Pumpkin Breakfast Cookies

  • 12
  • 10 mins
  • 25 mins

Ingredients

  • 1/4 cup coconut oil, melted
  • 1/4 cup honey
  • 1 cup rolled oats
  • 1 cup quick cooking oats
  • 2/3 cup dried cranberries
  • 2/3 cup pumpkin seeds
  • 1/4 cup ground flax
  • 1 teaspoon pumpkin pie spice
  • 1/2 teaspoon salt
  • 1/2 cup pumpkin puree
  • 2 eggs, beaten

Preparation

Step 1

1. Preheat oven to 325 F. Line a baking sheet.
2. In a small bowl warm Spectrum® coconut oil and honey (either microwave, inside preheating oven or on the stove top).
3. In a large bowl combine both kinds of oats, cranberries, pumpkin seeds, ground flax, pumpkin pie spice and salt.
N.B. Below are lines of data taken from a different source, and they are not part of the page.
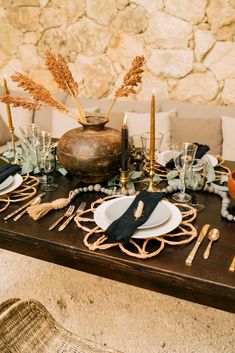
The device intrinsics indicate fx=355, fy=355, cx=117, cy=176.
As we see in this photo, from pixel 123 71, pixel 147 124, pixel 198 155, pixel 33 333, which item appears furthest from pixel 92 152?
pixel 123 71

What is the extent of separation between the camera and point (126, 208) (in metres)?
1.17

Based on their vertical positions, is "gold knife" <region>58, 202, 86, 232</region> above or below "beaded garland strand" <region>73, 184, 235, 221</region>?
below

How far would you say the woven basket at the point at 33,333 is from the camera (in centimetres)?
84

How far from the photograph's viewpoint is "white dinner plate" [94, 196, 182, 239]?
101 cm

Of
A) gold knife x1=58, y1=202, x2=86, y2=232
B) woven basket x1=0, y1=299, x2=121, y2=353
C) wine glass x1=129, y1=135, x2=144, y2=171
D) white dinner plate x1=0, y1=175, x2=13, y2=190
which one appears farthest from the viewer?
wine glass x1=129, y1=135, x2=144, y2=171

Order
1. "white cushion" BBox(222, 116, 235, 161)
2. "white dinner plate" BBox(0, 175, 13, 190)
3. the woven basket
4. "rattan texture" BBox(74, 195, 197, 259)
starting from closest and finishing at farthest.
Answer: the woven basket < "rattan texture" BBox(74, 195, 197, 259) < "white dinner plate" BBox(0, 175, 13, 190) < "white cushion" BBox(222, 116, 235, 161)

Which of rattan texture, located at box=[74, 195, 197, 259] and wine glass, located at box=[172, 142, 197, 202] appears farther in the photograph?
wine glass, located at box=[172, 142, 197, 202]

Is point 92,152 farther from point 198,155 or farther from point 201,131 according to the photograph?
point 201,131

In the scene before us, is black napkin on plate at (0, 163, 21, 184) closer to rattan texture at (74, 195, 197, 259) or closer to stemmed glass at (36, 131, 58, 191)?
stemmed glass at (36, 131, 58, 191)

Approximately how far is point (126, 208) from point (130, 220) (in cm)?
12

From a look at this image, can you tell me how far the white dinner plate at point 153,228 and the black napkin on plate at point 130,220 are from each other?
26mm

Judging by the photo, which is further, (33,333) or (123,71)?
(123,71)

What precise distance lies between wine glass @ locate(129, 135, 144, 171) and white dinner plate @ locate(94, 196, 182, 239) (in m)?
0.38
Add pumpkin puree, eggs and warmed coconut oil and honey. Stir until fully combined.
4. Drop about ¼ cup sized scoops of the mixture onto a cookie sheet and flatten (cookies won't spread while baking). Bake for about 15-20 minutes until edges are lightly browned.
5. Let cookies cool on baking sheet before moving to an airtight storage container.